Excerpts from a spatial dataset
BEGIN
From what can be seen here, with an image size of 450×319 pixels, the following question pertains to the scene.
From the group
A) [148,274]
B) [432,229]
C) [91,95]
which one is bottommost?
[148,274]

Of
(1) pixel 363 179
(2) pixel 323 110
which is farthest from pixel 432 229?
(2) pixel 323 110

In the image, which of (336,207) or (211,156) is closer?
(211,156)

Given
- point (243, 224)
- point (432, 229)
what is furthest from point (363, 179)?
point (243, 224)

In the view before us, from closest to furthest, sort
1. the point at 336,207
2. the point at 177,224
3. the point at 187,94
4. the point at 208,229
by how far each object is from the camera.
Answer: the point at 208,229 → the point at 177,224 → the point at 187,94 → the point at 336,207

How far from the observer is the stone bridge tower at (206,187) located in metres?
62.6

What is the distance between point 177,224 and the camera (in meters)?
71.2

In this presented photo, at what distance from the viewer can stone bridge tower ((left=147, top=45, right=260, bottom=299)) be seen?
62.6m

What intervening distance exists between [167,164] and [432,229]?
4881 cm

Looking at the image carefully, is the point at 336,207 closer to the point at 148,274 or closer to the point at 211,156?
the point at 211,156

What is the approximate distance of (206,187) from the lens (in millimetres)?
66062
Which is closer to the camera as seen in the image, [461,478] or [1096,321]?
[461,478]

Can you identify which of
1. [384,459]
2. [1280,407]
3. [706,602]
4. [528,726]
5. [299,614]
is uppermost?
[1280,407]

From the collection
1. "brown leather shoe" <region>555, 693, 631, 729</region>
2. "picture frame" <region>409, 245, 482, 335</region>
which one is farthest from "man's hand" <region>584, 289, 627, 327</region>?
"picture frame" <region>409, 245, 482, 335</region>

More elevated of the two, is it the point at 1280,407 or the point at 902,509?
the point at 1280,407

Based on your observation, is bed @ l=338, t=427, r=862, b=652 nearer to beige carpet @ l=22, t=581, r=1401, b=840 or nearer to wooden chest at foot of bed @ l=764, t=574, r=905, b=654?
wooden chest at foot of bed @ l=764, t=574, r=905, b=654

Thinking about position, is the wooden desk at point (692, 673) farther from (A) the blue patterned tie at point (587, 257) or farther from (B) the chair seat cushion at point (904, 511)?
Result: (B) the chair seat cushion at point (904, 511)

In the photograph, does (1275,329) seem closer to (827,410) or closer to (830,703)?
END
[What is expected]
Starting with the line that contains "What is the approximate", write out each line through the end of the listing, exactly as it appears, and include nothing else.

[Output of the task]
What is the approximate distance of (206,187) from the lens (in millimetres)?
66062
Which is closer to the camera as seen in the image, [461,478] or [1096,321]?
[461,478]

Can you identify which of
1. [384,459]
2. [1280,407]
3. [706,602]
4. [528,726]
5. [299,614]
is uppermost?
[1280,407]

From the collection
1. "brown leather shoe" <region>555, 693, 631, 729</region>
2. "picture frame" <region>409, 245, 482, 335</region>
which one is farthest from "man's hand" <region>584, 289, 627, 327</region>?
"picture frame" <region>409, 245, 482, 335</region>

More elevated of the two, is it the point at 1280,407 or the point at 902,509?
the point at 1280,407

Based on your observation, is bed @ l=338, t=427, r=862, b=652 nearer to beige carpet @ l=22, t=581, r=1401, b=840 or nearer to wooden chest at foot of bed @ l=764, t=574, r=905, b=654?
wooden chest at foot of bed @ l=764, t=574, r=905, b=654

Thinking about position, is the wooden desk at point (692, 673) farther from (A) the blue patterned tie at point (587, 257) or farther from (B) the chair seat cushion at point (904, 511)?
Result: (B) the chair seat cushion at point (904, 511)

In the photograph, does (1275,329) seem closer to (827,410) or closer to (830,703)?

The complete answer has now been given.